Таковы, говоря схематично, некоторые из важнейших факторов, повлекших за собой широкое распространение фортепиано и его сильнейшее воздействие на любительское музицирование и музыкальную педагогику.
4
Фортепиано! В честь фортепиано — инструмента гармонии, полнозвучия и многоголосия, широкого звукового диапазона, оркестральных красок, пения и речи, черно-белой графики, живописных колоритов и воздушной перспективы — слагали своей музыкой «дифирамбы» композиторы-исполины разного времени — от Моцарта и Бетховена до Прокофьева и Шостаковича! Кто только из великих не писал для фортепиано, некоторые же — только для фортепиано! А словесные панегирики во славу рояля? Их произносили многие пианисты. Вспомним лишь
о двух — крупнейших. Антон Рубинштейн в конце жизни записал в своем дневнике: «Фортепиано для меня самый любимый инструмент, так как оно представляет собой в музыкальном отношении нечто цельное, всякий же другой инструмент, не исключая человеческого голоса, в музыкальном отношении все же только половина»1. А в молодые годы Рубинштейн писал матери, что именно пианисту «открываются миры и сферы, о которых остальное человечество и не мечтает»2 Спустя ряд лет Ф. Бузони в короткой статье «Будем ценить фортепиано» сказал: «Его недостатки явны, сильны и неоспоримы. Нетяну-щийся звук и беспощадное, жесткое членение на не поддающиеся изменению полутона. Но его преимущества и прерогативы суть маленькие чудеса. Один единственный человек может властвовать здесь над неким целым... Труба может греметь, но не шелестеть, флейта — наоборот. Фортепиано может и то и другое. Оно располагает самыми высокими и самыми низкими из употребительных звуков... И у фортепиано есть еще нечто, только ему одному присущее, неподражаемое средство, отображение небес, луч лунного света — педаль...» 3
Теневые стороны фортепиано, о которых частично упомянул в своем великолепно написанном славословии Бузони, в обучении (особенно в детском — на его начальной стадии!) дают о себе знать весьма явственно. Они таят в себе опасности, грозные опасности. Их нужно преодолеть, больше того, извлечь из них пользу для обучения, иначе музыкальное воспитание с помощью игры на фортепиано обречено на неудачу.

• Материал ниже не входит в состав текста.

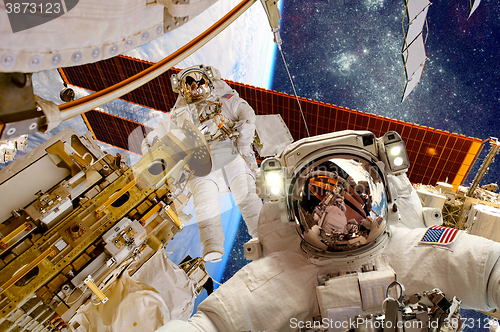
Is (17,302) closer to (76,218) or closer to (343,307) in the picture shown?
(76,218)

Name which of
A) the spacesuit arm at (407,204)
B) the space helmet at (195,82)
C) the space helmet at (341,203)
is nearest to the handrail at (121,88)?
the space helmet at (341,203)

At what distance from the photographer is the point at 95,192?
1.79 m

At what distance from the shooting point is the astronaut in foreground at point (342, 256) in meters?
1.38

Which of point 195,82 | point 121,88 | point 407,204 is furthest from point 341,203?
point 195,82

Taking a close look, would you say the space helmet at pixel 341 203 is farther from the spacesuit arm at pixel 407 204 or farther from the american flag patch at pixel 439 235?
the spacesuit arm at pixel 407 204

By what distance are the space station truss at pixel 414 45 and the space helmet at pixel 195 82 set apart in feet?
6.85

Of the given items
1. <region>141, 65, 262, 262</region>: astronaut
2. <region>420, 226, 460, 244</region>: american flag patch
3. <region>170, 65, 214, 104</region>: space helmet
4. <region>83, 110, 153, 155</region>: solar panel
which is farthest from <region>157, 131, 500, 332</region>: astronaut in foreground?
<region>83, 110, 153, 155</region>: solar panel

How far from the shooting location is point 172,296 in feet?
7.31

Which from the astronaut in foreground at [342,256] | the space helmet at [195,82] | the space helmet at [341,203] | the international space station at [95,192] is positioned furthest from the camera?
the space helmet at [195,82]

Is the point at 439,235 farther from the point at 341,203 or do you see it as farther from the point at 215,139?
the point at 215,139

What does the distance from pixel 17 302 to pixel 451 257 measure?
228cm

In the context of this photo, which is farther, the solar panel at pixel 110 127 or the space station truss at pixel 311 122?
the solar panel at pixel 110 127

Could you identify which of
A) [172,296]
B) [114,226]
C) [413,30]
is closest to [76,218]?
[114,226]

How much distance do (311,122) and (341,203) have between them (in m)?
2.47
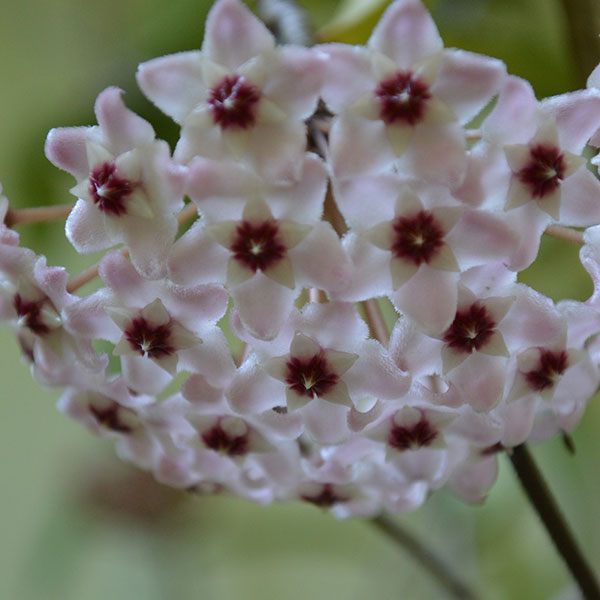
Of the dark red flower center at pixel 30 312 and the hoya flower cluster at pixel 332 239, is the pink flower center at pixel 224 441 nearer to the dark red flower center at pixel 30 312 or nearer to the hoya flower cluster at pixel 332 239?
the hoya flower cluster at pixel 332 239

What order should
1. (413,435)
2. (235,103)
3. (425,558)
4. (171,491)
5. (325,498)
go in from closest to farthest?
(235,103)
(413,435)
(325,498)
(425,558)
(171,491)

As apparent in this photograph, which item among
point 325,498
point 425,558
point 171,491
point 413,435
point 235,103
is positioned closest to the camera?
point 235,103

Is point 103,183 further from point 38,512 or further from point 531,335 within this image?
point 38,512

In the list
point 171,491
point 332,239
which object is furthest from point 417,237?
point 171,491

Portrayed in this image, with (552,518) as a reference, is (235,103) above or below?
above

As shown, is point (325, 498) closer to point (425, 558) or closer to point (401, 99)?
point (425, 558)

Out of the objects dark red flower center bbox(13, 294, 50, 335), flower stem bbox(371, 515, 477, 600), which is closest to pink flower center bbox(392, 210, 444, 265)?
dark red flower center bbox(13, 294, 50, 335)

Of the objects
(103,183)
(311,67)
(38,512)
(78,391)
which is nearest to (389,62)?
(311,67)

Ребенок, начинающий петь, играть на смычковом или духовом инструменте, учится прежде всего создавать и тянуть звук. Напрягая связки и выдыхая воздух, ведя по струнам смычком, вдувая воздух в корпус духового инструмента, он совершает непрерывное действие, которое и приводит к непрекра-щающемуся звуку. Звучит — пока он продолжает действовать, то есть извлекать звук. Действие и звук составляют для ребенка единство, каждый звук он создает, он его творец.
Вспоминаю в этой связи рассказ французского педагога, маленькие питомцы которого под его руководством сами изготовляли из бамбука нечто вроде свирелей. Конечно, хорошо звучащий самодельный инструмент доставлял много радости. Однако дело не только и даже не столько в том, что это была самоделка. Вот сделано первое отверстие в корпусе инструмента. Ребенок вслушивается и восхищается одним единственным звуком и с помощью ритма создает музыку из одного тона. Проходит время, и высверливается второе отверстие... Сколько радости приносит каждая из этих новых возможностей для элементарного музицирования! Каждый новый звук ценится: он — событие,диво дивное, он открывает новые возможности для музицирования.

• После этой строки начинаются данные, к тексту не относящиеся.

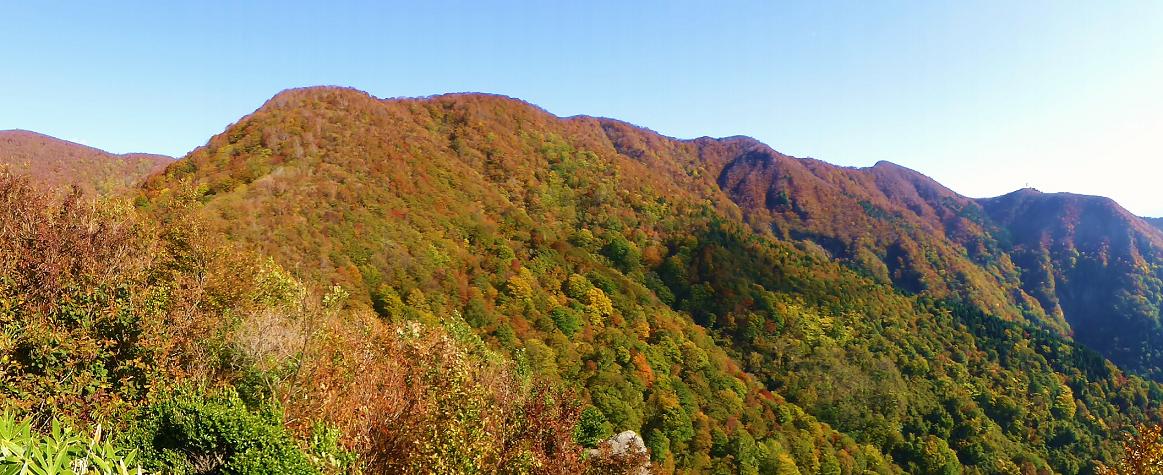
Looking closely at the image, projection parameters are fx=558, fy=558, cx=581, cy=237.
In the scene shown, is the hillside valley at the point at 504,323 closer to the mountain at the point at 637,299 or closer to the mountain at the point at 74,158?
the mountain at the point at 637,299

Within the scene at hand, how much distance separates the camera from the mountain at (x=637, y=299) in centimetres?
5150

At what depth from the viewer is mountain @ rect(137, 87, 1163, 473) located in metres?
51.5

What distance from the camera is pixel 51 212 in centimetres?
1797

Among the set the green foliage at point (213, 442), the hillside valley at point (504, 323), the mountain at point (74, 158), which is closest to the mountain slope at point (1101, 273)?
the hillside valley at point (504, 323)

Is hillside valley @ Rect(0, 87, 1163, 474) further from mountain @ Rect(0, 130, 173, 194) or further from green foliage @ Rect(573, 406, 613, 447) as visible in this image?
mountain @ Rect(0, 130, 173, 194)

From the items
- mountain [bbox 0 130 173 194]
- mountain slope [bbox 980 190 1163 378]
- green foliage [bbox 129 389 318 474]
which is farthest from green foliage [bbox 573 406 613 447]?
mountain slope [bbox 980 190 1163 378]

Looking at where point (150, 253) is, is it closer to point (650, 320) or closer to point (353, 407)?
point (353, 407)

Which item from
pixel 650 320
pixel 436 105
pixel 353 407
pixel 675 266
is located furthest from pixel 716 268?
pixel 353 407

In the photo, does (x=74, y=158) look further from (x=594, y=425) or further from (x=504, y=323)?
(x=594, y=425)

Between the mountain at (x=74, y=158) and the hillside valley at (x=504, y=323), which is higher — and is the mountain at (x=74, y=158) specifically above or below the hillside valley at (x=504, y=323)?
above

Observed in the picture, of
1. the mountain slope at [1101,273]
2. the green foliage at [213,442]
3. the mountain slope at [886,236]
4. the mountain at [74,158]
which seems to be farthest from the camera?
the mountain slope at [886,236]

Не то у ребенка, севшего за фортепиано: ткнул пальцем в клавишу, и на тебе — готовый, точный выверенный звук, ткнул в другую — другой. Ни чуда сотворения звука (нажал — и зазвучало!), ни чуда его оживления филировкой. «Хотя создатели наших инструментов, — пишет Г. Кречмер, — со всем упорством и в достаточной мере односторонне добиваются «большого тона», все же фортепианному звуку, поскольку он вызывается струнами, по которым ударяют, всегда не хватает существенных свойств музыкального тона...»1 Всегда ли? С этим можно, пожалуй, и не согласиться, если вспомнить игру артистов. Впрочем, Г. Кречмер имеет, вероятно, в виду единичный, отдельно взятый фортепианный звук.

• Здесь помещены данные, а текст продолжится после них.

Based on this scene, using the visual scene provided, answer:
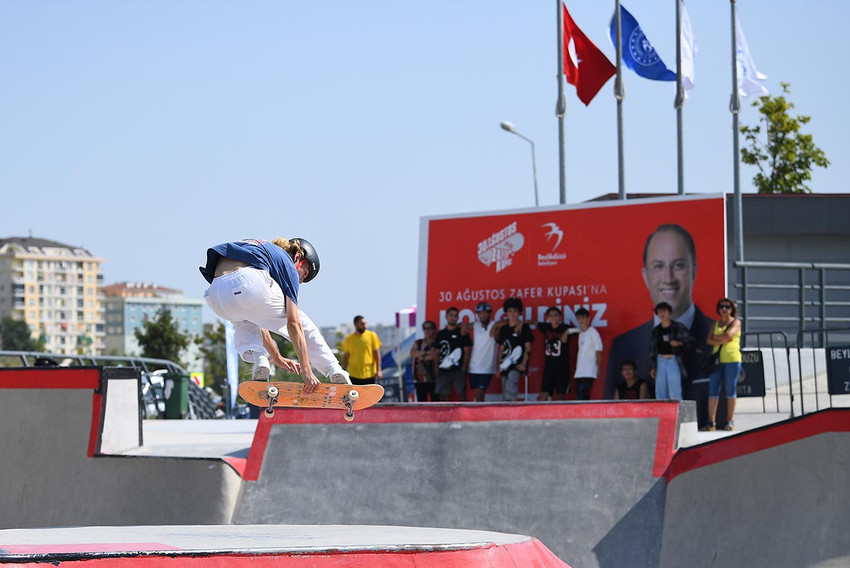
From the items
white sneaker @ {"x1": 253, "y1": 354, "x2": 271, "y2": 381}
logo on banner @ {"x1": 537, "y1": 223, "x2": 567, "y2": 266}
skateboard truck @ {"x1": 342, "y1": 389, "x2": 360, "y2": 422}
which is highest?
logo on banner @ {"x1": 537, "y1": 223, "x2": 567, "y2": 266}

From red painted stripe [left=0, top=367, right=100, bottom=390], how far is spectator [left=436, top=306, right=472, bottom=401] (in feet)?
15.1

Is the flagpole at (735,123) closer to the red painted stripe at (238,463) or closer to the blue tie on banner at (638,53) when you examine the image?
the blue tie on banner at (638,53)

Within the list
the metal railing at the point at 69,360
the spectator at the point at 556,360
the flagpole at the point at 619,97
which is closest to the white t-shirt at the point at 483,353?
the spectator at the point at 556,360

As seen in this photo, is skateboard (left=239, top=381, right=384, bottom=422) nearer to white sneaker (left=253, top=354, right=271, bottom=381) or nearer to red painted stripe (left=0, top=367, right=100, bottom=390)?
white sneaker (left=253, top=354, right=271, bottom=381)

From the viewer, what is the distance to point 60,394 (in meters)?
12.5

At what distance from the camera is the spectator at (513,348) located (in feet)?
45.9

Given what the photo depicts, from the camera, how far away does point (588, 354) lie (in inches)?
546

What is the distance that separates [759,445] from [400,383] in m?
9.53

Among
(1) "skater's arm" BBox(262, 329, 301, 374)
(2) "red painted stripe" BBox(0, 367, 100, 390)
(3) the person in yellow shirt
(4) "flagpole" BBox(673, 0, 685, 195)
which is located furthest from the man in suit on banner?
(4) "flagpole" BBox(673, 0, 685, 195)

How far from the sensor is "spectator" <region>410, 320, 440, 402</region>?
14617 mm

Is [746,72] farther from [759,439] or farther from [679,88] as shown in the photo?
[759,439]

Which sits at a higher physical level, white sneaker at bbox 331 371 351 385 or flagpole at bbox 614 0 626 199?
flagpole at bbox 614 0 626 199

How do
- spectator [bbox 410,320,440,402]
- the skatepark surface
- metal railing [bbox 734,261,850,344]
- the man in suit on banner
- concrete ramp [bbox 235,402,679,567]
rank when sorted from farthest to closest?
metal railing [bbox 734,261,850,344] → spectator [bbox 410,320,440,402] → the man in suit on banner → concrete ramp [bbox 235,402,679,567] → the skatepark surface

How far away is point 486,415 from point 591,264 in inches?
183
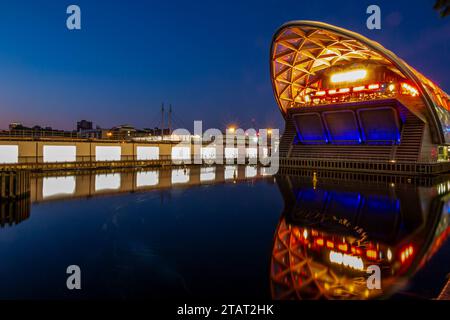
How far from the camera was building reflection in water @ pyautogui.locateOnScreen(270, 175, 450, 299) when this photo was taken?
25.3 feet

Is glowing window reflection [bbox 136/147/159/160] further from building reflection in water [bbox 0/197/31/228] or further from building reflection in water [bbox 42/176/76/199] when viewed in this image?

Такова одна из особенностей (и трудностей!) начального фортепианного обучения: ребенку не надо, правда, проходить той стадии, которую не минуешь, скажем, в работе с начинающим скрипачом, — поисков интонационно чистого звука; но фортепиано само по себе нисколько не помогает ребенку ощутить, познать и услышать, как создается музыкальный тон и какие имеются возможности для того, чтобы то ли ровной протяну-тостью, то ли усилением, то ли ослаблением вдохнуть в него жизнь, оживить его. Ряд музыкантов-педагогов вот уже многие годы настаивает на том, чтобы фортепианному обучению предшествовал период пения, освоения элементарной певческой культуры. Обычно ссылаются при этом на необходимость заблаговременно развить музыкальный слух. Все это так, все это верно, но только ли дело в слухе? Не менее важно предварительно познать живой тон, творимый голосом. Г. Кречмер подчеркивал именно эту сторону вопроса и поэтому с такой настойчивостью убеждал еще в начале нашего века, что «современная практика поступает совершенно неправильно, начиная обучение музыке с фортепиано»2.
Звуку, извлекаемому голосом, на скрипке или на кларнете, придает жизненность и обаяние вовсе не только его ровная протяженность или динамическая филировка, но, если пока не касаться артикуляционных моментов, еще одно обстоятельство — интонационная (в узком смысле слова) чуткость звука, которого не сковывает ступеневая темперационная шкала: в зависимости от своего места в музыкальной линии и в ладу он то чуточку повышается, то малость понижается, то снова возвращается в полутоновую шеренгу. Заметим попутно, что художники-пианисты, прибегая к тончайшим динамическим, агогическим и артикуляционным средствам, умеют в нужных случаях создать впечатление интонационного повышения или понижения фортепианного звука.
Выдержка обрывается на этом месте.